Kennedy’s willingness to join the Boy Scouts opinion has deeply troubling implications for the series of antigay “religious liberty” cases making their way toward the court’s docket. These cases typically involve businesses (such as photographers and florists) who refuse to serve same-sex couples on account of their religion, often couching their refusals in the language of free-speech and free-association claims. The antigay business owners who turn away gays insist that the First Amendment protects their right not to associate with gay couples; doing so, they assert, would express a message that they approve of same-sex relationships. 
This argument is cleverly crafted to capture Kennedy’s heart. The key difference between the Boy Scouts case and the “religious liberty” cases is the distinction between a private organization and a business. But the constitutional importance of this distinction can easily be waved away if one buys into the idea that merely associating with a gay person sends a message of tolerance — as Kennedy clearly does. Moreover, Kennedy provided the fifth vote for Hobby Lobby, a decision that vastly expanded private, for-profit corporations’ right to discriminate on religious grounds. With Scalia gone, the Hobby Lobby majority is now a man down; the justice’s replacement could reverse that case’s license to discriminate — or extend it to antigay businesses.
Gay and trans Americans have another Supreme Court showdown on the horizon. Title VII of the Civil Rights Act of 1964 bans employment discrimination “because of sex.” . . . . the Equal Employment Opportunity Commission has ruled that Title VII also proscribes anti-trans discrimination and antigay discrimination. Anti-trans discrimination, the agency held, is inherently based in sex stereotyping about women’s femininity and men’s masculinity; distaste for an individual’s gender identity is, by definition, a sex-based judgment call. Homophobia is similarly sexist, according to the EEOC:
But EEOC is just a federal agency, with no actual power over federal judges. Some federal courts have accepted these EEOC rulings; some have rejected them; none are bound by them — until the Supreme Court signs off, which it has not yet done. LGBT advocates have long been nervous that Kennedy will reject the EEOC’s comprehensive definition of sex discrimination and sex stereotyping. . . . . Once again, Scalia’s replacement may tip the balance one way or the other.

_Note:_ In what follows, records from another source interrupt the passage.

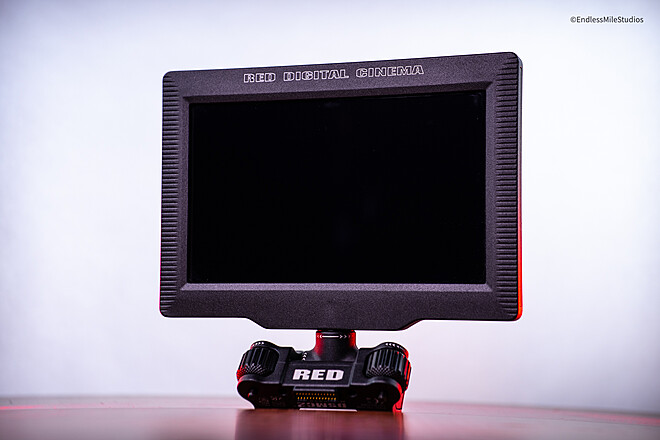 Gemini 5K S35 512GB×5 5インチモニター7インチモニター Rent a RED DSMC2 Gemini 5K S35 Package, Best Prices | ShareGrid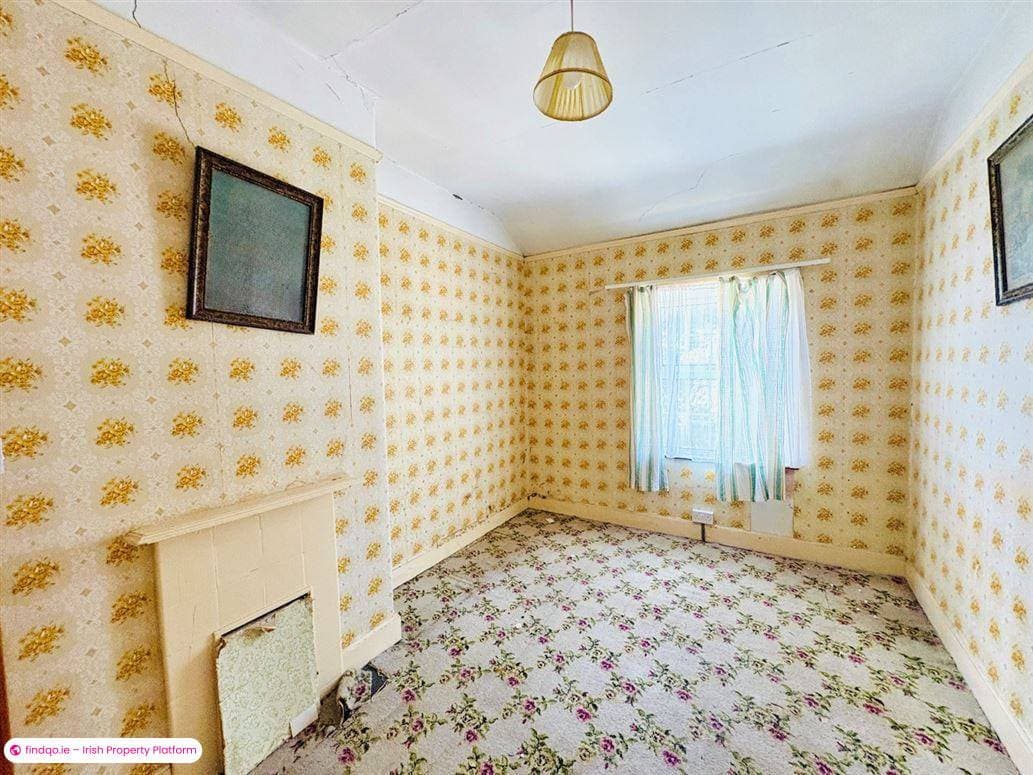 Semi-detached house for Sale in Ballinahow, Kerry
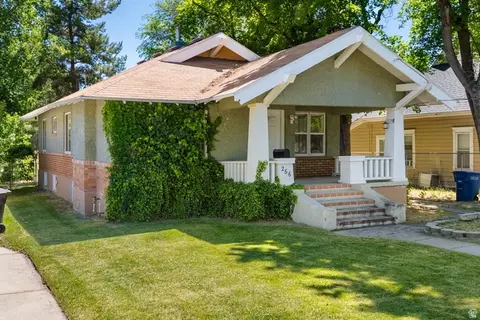 Other - 266 E 200 S, Logan, UT 84321 photo 2 of 15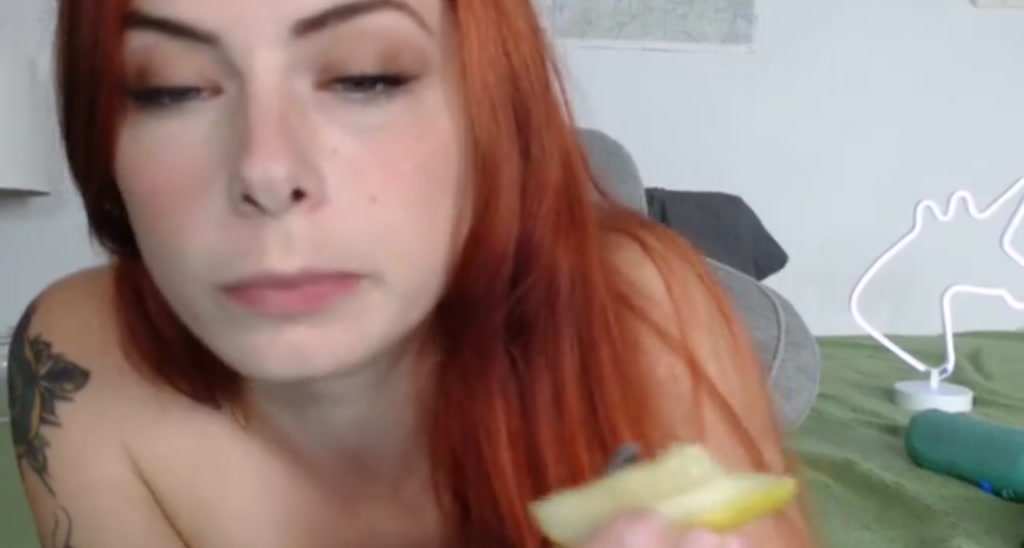 NuclearSquirt video thumbnail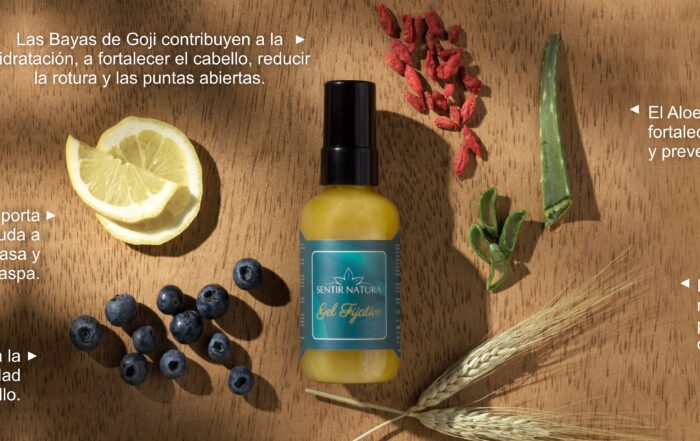 Banner Horizontal Gel Fijativo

A constitutional challenge to North Carolina’s vicious new anti-LGBT law, which nullifies local LGBT rights ordinances and bars trans people from using many public bathrooms, centers its analysis on Romer. As well it should: Romer’s basic rule — that laws motivated by animus toward a single group are constitutionally invalid — would seem to obviously implicate bathroom bills. With no evidence that trans people pose a threat in bathrooms, the anti-trans animus driving these bills is essentially undeniable. Legislatures simply want to disadvantage trans people because they don’t like them. And if Romer means anything at all, it means the government doesn’t get to do that.
Which side of Kennedy will trans activists face? The compassionate author of Romer or the sexist traditionalist? With any luck, trans people’s rights won’t hinge on this question: A Democratic appointee to the high court is almost certain to side with equality over intolerance. Indeed, that justice may well hold the critical vote in the next round of LGBT cases. 
Let’s hope he or she makes it onto the bench in time to ensure that Obergefell was just the beginning of a new era of LGBT constitutional equality.